There is no end in sight for the weakness in German industry, which has become more broad-based in Q3. Hard to pick out any positives.

German industrial production now a staggering 17% below the trend from 2010s, meaning over a hundred billion Euros in lost output. pic.twitter.com/vflSSx3j9J

— Daniel Kral (@DanielKral1) November 7, 2023

Carsten Brzeski, global head of macro at ING, says the “disappointing data release” suggests that Germany is likely to end the year in a technical recession (GDP fell in July-September, so another fall in Q4 would mean a recession).

Brzeski writes:

Germany’s macro horror show continues, and we are almost getting to the point where kids ask their parents where they were the last time Germany produced a series of positive macro data.

Today’s industrial production data is unfortunately no exception to the longer-lasting trend. German industrial production dropped once again in September for the fifth consecutive month.

Brzeski points out that German industrial production is now more than 7% below its pre-pandemic level.

UK government borrowing costs fall as City anticipates 2024 rate cuts

UK government bonds are rallying today, after the Bank of England’s chief economist indicated that interest rates could be cut next year.

With prices rising, the yield (or interest rate) on UK two-year government bonds has fallen to the lowest level since June.

Two-year gilt yields, which are sensitive to interest rate expectations, are down almost 10 basis points at 4.625%, down from 4.723% last night.
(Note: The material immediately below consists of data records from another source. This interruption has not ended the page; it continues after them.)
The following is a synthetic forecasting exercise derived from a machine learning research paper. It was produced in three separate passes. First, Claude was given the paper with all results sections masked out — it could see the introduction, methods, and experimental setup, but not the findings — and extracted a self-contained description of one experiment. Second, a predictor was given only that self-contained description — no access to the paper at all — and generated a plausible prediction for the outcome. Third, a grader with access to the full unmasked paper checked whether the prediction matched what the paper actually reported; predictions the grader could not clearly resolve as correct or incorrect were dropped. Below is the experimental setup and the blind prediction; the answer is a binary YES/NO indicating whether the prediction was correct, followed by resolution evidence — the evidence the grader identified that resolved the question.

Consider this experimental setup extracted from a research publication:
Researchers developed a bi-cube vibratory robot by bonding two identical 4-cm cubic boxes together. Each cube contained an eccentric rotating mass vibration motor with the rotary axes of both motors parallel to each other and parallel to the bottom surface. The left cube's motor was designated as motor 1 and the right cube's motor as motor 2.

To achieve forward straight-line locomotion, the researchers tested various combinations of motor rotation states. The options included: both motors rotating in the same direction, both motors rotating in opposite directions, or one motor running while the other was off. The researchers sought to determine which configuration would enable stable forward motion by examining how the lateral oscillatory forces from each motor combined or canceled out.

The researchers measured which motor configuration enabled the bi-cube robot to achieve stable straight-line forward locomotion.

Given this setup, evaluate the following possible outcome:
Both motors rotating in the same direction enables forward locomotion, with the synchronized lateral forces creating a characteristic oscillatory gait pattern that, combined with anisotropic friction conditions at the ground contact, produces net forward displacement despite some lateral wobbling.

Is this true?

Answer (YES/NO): NO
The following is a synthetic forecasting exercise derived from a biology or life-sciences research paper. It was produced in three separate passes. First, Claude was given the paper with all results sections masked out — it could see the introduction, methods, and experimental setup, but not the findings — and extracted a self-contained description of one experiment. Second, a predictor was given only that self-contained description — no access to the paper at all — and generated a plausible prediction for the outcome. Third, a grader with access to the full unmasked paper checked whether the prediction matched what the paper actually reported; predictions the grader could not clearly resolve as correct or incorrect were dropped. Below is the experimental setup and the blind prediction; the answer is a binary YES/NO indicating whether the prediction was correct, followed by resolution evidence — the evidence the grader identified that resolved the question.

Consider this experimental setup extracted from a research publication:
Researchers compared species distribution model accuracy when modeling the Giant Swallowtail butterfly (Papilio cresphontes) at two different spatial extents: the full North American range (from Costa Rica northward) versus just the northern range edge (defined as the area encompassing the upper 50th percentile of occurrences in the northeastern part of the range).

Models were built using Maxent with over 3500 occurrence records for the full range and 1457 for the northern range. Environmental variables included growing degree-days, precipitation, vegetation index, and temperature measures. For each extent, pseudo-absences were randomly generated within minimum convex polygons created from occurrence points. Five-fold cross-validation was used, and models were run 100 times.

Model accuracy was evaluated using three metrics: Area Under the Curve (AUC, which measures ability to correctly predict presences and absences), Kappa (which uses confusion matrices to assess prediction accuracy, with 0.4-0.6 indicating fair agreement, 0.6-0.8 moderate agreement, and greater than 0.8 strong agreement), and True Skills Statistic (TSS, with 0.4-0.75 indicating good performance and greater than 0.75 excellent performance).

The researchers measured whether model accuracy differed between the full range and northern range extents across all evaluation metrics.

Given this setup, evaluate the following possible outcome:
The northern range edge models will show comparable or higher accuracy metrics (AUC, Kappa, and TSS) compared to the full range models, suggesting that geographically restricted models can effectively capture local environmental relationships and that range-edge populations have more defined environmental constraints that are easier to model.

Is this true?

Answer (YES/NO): NO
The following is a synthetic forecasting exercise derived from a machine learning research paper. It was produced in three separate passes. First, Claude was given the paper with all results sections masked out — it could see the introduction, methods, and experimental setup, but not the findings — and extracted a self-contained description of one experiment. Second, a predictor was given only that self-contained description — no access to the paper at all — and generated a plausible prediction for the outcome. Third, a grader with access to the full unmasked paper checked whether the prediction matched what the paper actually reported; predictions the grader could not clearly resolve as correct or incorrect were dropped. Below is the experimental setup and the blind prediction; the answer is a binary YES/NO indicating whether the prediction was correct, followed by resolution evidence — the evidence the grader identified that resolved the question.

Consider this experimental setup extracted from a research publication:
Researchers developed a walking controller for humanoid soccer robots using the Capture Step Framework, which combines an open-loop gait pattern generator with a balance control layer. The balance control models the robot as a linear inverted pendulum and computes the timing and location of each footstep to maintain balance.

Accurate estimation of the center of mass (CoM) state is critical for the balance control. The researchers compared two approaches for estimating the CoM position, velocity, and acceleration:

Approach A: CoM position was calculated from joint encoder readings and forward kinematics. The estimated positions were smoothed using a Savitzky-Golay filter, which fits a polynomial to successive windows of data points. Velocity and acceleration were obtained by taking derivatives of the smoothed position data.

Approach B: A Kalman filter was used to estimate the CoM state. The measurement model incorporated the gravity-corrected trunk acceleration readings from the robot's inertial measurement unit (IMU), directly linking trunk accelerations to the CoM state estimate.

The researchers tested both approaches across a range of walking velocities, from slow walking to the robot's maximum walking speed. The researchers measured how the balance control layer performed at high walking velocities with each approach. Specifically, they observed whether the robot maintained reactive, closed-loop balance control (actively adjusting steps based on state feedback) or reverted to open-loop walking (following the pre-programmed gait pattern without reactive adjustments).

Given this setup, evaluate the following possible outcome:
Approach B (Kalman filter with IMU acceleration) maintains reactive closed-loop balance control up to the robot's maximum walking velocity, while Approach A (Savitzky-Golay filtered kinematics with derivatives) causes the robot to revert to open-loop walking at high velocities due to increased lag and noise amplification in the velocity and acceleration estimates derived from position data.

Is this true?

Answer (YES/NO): NO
These two-year bonds are also used to price fixed-term mortgages.

The rally comes after BoE chief economist Huw Pill indicated yesterday that the central bank could start to lower interest rates next summer.

Pill told an online presentation that the pricing in financial markets, indicating the first rate cut could come in mid-2024, “doesn’t seem totally unreasonable, at least to me.”

Pill explained:

“It is at that point you might consider or reassess, if nothing new has happened, where we are going to have to be.”

Today, the financial markets are indicating that Bank rate will have been cut to 4.5% by the end of 2024, down from 5.25% today.

Last week, the Bank’s governor Andrew Bailey insisted it was “much too early” to think about cutting borrowing costs, though.

Average UK mortgage rates have dropped today.

Moneyfacts reports that fixed-term rates for two and five-year loans have both dipped.

They say:

  • The average 2-year fixed residential mortgage rate today is 6.26%. This is down from an average rate of 6.29% on the previous working day.

  • The average 5-year fixed residential mortgage rate today is 5.84%. This is down from an average rate of 5.87% on the previous working day.